The community is within the Antelope Valley Union High School District and the Antelope Valley Community College District.

===Library===
The Los Angeles County public library's Antelope Valley bookmobile is at Three Points from 10 to 10:45 a.m. on Saturdays.

==Fire danger==
Three Points was settled in a wooded valley shrouded in volatile pine trees, near a mountain fittingly named Burnt Peak, and the town has been threatened by wildfires many times over the decades. The earliest story about Three Points in the Los Angeles Times, the closest metropolitan newspaper to the settlement, is dated August 24, 1927, and, like many such articles thereafter, it was reporting on a massive fire in the forested area.

AID SENT IN BRUSH FIRE : Blaze Unchecked on Ridge Route Hundred Men and Supplies Rush to Help 700 Already on Job Flames Advance to Three Points in Pine Canyon; No Lives Menaced.

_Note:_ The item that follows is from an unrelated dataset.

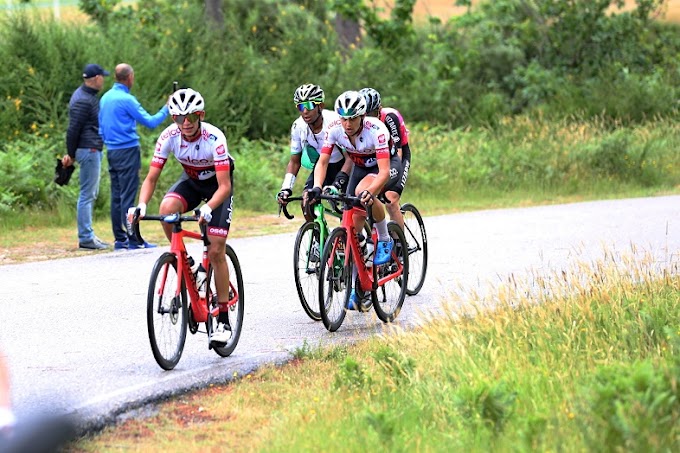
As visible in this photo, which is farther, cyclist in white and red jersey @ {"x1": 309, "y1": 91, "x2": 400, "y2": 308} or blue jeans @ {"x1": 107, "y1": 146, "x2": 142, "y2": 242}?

Twenty-two years later, in 1949, another fire in the canyon made the news:

A freakish south-southeast wind which sprang up suddenly yesterday afternoon sent the Sawmill Mountain fire in the Angeles National Forest raging out of control again threatening 75 homes in the Three Points settlement, 16 miles west of Lake Hughes.

In July 2004, the Times reported:

two houses burned in Three Points, a place defined by the only business in town, a little red-shingled restaurant named the Three Point Cafe. A third house in the area burned Thursday.